**TEXT SECTION:**
---

Holly S

Illustrator and eater of bread



Two Ghosts Converse / 'I Died for Beauty' / Emily Dickinson

I've chosen to work with a poem by Emily Dickinson, which in my poetry anthology is entitled 'Two Ghosts Converse' (though it seems to be more widely known by the first line - 'I Died for Beauty' - so I'm not sure whether the title was assigned by the publishers, or chosen by the author).

The text is here: http://www.poemhunter.com/poem/i-died-for-beauty/

I'll update this project as progress is made on the book cover, and I document my research process.

I feel that there are some very obvious directions this could be taken in, based on the imagery in the poem (death, tombs, general funereal-ity) and it would be good to avoid those if I can.

Update 14 November 2014:

Although my research suggests that 'Two Ghosts Converse' may not be an official title given by the author, I've chosen to stick with it as the title I will use on my book cover, since I think it would be a good title under which to collect similarly-themed poetry in an anthology.

---

[Data entries]
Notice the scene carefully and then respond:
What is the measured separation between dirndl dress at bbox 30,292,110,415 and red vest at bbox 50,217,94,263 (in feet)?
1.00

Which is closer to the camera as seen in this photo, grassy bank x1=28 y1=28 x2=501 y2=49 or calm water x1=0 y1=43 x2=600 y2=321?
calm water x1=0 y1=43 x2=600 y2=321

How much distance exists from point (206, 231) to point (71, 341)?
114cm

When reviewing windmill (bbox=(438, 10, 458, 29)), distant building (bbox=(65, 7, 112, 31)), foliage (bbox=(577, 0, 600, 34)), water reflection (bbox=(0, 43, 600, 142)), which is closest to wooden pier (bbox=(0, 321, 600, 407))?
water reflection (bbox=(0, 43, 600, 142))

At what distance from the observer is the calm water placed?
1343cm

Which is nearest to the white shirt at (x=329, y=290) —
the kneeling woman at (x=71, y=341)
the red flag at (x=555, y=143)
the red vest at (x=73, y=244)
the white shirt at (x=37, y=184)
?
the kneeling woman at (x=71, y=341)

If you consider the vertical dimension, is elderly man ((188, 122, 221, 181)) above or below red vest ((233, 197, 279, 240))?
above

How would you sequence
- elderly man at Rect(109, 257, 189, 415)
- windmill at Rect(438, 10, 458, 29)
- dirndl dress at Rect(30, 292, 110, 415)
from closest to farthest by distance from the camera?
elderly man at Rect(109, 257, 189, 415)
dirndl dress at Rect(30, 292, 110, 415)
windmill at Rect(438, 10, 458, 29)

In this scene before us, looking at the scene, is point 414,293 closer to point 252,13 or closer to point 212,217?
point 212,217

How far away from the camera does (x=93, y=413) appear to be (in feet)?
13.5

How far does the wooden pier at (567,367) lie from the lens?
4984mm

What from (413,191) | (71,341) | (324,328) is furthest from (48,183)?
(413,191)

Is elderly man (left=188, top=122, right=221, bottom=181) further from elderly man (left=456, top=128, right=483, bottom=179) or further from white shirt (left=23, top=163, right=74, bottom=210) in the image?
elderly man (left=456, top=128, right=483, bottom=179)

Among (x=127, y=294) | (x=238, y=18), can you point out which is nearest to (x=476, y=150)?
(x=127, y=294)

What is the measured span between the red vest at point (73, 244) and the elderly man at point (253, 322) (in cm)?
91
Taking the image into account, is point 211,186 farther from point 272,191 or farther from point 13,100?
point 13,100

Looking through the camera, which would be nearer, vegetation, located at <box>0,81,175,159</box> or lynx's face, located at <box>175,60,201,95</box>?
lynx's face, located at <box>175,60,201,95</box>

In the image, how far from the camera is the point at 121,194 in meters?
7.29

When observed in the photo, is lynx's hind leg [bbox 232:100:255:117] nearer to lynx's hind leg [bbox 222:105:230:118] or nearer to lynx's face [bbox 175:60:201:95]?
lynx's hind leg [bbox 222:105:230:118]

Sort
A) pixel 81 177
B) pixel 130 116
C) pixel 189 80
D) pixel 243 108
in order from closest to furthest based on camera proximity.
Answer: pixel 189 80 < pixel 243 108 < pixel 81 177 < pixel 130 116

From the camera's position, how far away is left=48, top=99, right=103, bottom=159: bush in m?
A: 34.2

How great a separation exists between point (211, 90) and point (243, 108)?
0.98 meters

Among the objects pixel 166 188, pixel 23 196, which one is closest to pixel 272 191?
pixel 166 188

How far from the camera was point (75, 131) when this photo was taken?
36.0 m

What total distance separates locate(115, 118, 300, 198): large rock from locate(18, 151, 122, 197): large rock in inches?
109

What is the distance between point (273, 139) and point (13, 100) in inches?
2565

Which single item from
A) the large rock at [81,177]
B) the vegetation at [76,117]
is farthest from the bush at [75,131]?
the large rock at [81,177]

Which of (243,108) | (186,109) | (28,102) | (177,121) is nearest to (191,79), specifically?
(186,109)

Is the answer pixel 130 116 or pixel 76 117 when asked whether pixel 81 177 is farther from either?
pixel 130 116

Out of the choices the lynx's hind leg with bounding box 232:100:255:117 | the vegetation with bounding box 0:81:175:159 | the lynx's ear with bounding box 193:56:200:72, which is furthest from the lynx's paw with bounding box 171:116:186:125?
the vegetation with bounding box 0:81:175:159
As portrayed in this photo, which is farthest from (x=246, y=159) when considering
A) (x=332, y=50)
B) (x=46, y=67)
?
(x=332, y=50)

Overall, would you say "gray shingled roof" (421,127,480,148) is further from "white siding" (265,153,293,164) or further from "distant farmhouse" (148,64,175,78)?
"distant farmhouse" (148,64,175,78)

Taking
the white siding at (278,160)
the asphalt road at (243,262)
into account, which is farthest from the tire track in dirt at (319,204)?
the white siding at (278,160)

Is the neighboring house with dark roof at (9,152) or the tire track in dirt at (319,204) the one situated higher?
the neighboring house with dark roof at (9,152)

---

**WORK INSTRUCTIONS:**
Reproduce the part of the book cover post from "The text is" to "in an anthology.".

**SOLUTION TO THIS TASK:**
The text is here: http://www.poemhunter.com/poem/i-died-for-beauty/

I'll update this project as progress is made on the book cover, and I document my research process.

I feel that there are some very obvious directions this could be taken in, based on the imagery in the poem (death, tombs, general funereal-ity) and it would be good to avoid those if I can.

Update 14 November 2014:

Although my research suggests that 'Two Ghosts Converse' may not be an official title given by the author, I've chosen to stick with it as the title I will use on my book cover, since I think it would be a good title under which to collect similarly-themed poetry in an anthology.